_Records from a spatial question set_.
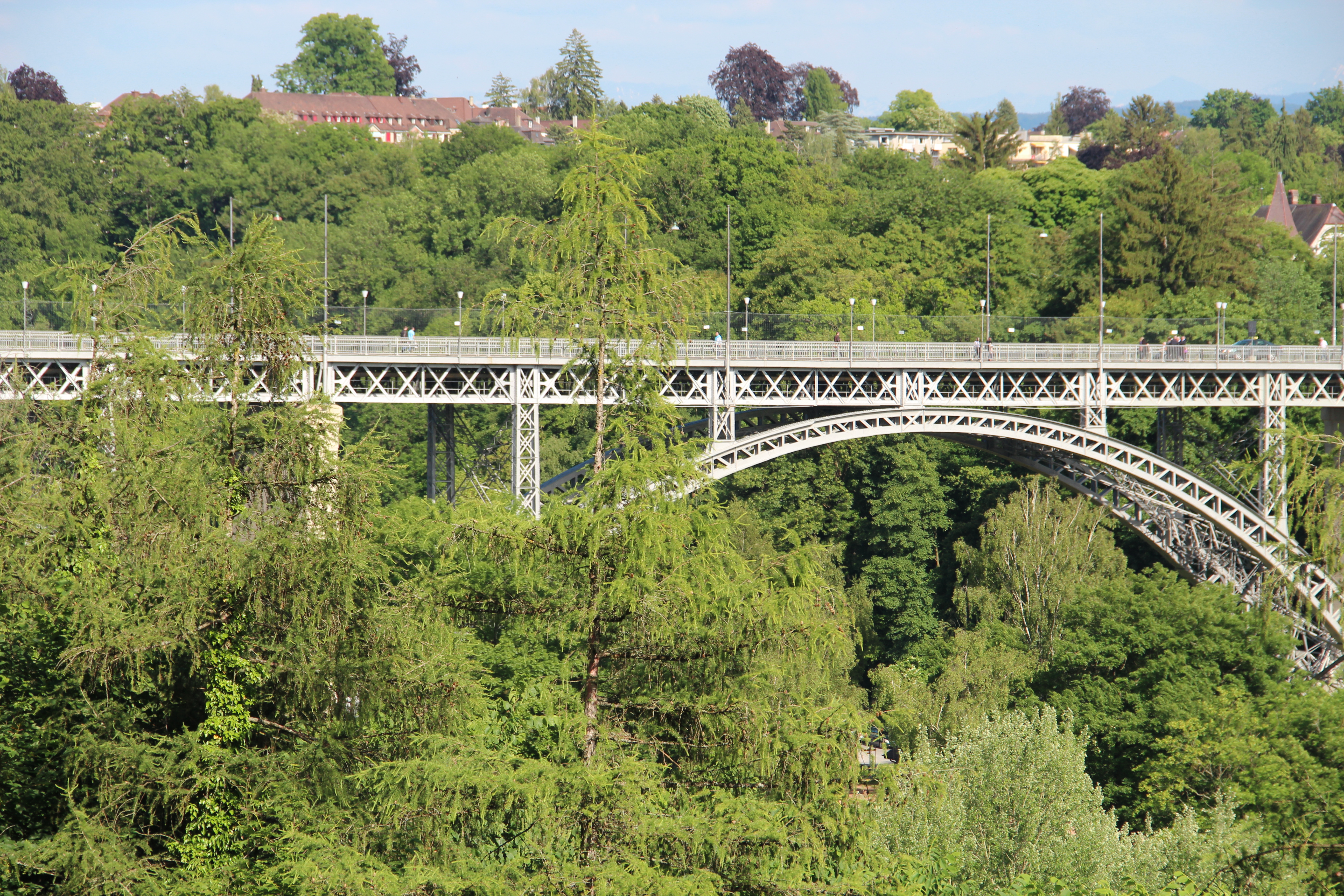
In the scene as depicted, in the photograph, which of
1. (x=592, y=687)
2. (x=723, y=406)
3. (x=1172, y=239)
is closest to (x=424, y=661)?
(x=592, y=687)

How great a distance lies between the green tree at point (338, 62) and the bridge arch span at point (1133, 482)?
93724mm

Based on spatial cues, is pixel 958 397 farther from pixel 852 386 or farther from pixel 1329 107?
pixel 1329 107

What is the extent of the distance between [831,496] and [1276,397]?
1702cm

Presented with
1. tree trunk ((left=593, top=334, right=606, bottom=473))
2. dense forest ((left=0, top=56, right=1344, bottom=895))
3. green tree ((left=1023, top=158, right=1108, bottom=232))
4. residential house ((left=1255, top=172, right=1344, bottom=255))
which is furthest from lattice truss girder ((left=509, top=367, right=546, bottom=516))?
residential house ((left=1255, top=172, right=1344, bottom=255))

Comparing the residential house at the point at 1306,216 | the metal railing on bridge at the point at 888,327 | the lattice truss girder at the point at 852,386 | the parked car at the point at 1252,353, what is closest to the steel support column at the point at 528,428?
the lattice truss girder at the point at 852,386

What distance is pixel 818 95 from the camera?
131 m

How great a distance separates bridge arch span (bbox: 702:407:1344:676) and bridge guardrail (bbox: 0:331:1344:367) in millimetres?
1680

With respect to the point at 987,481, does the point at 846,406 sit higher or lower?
higher

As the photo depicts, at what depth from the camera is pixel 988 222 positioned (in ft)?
186

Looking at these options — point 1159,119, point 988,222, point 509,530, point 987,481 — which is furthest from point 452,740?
point 1159,119

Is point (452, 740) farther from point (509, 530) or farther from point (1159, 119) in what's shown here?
point (1159, 119)

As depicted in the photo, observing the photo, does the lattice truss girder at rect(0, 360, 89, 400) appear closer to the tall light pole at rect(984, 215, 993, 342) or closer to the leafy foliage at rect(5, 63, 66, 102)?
the tall light pole at rect(984, 215, 993, 342)

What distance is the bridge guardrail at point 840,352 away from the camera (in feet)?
112

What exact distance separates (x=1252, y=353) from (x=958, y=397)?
9447mm
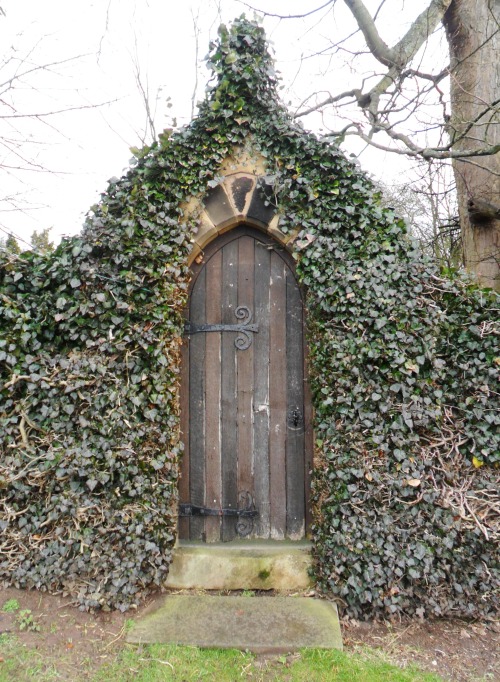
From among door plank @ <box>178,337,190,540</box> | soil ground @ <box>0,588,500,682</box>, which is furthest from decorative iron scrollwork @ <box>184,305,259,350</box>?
soil ground @ <box>0,588,500,682</box>

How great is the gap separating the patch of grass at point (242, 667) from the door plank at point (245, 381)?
1.15 meters

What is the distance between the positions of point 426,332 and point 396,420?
665mm

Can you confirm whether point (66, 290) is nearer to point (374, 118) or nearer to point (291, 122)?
point (291, 122)

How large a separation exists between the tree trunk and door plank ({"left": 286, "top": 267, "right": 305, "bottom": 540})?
2492 millimetres

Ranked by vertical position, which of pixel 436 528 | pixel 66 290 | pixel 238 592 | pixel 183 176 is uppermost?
pixel 183 176

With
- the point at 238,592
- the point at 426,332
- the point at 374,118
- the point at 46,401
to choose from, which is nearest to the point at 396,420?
the point at 426,332

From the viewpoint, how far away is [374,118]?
5.17 metres

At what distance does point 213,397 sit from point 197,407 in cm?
15

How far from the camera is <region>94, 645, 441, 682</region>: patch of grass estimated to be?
2.42 meters

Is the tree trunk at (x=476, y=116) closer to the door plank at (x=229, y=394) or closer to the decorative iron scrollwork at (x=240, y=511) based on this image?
the door plank at (x=229, y=394)

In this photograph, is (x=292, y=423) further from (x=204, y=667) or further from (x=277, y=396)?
(x=204, y=667)

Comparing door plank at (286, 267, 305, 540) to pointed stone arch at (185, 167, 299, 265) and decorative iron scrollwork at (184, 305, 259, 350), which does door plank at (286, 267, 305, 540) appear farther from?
pointed stone arch at (185, 167, 299, 265)

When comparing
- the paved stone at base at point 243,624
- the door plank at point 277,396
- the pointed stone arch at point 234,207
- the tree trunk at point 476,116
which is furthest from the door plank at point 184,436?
the tree trunk at point 476,116

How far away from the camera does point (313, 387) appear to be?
329 cm
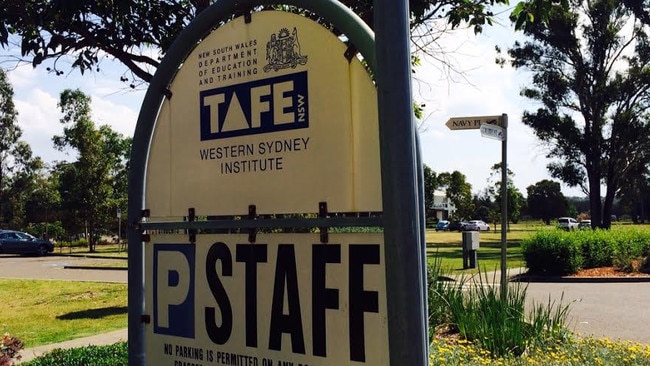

_What you are asked to do_.
Copy out, word for word, the stretch from the line containing "Is the tree" through the end of the material. Leave out the pictures.

_Result of this exercise_.
Is the tree trunk at (x=476, y=116) closer to the door plank at (x=229, y=394) or closer to the decorative iron scrollwork at (x=240, y=511) based on this image?
the door plank at (x=229, y=394)

In this photograph, is (x=292, y=423) further from (x=204, y=667) or further from (x=277, y=396)?
(x=204, y=667)

Comparing door plank at (286, 267, 305, 540) to pointed stone arch at (185, 167, 299, 265) and decorative iron scrollwork at (184, 305, 259, 350), which does door plank at (286, 267, 305, 540) appear farther from?
pointed stone arch at (185, 167, 299, 265)

When comparing
- the paved stone at base at point 243,624
- the door plank at point 277,396
- the pointed stone arch at point 234,207
- the tree trunk at point 476,116
which is furthest from the door plank at point 184,436?
the tree trunk at point 476,116

How far away from the camera does point (313, 387) appear to be?
329 cm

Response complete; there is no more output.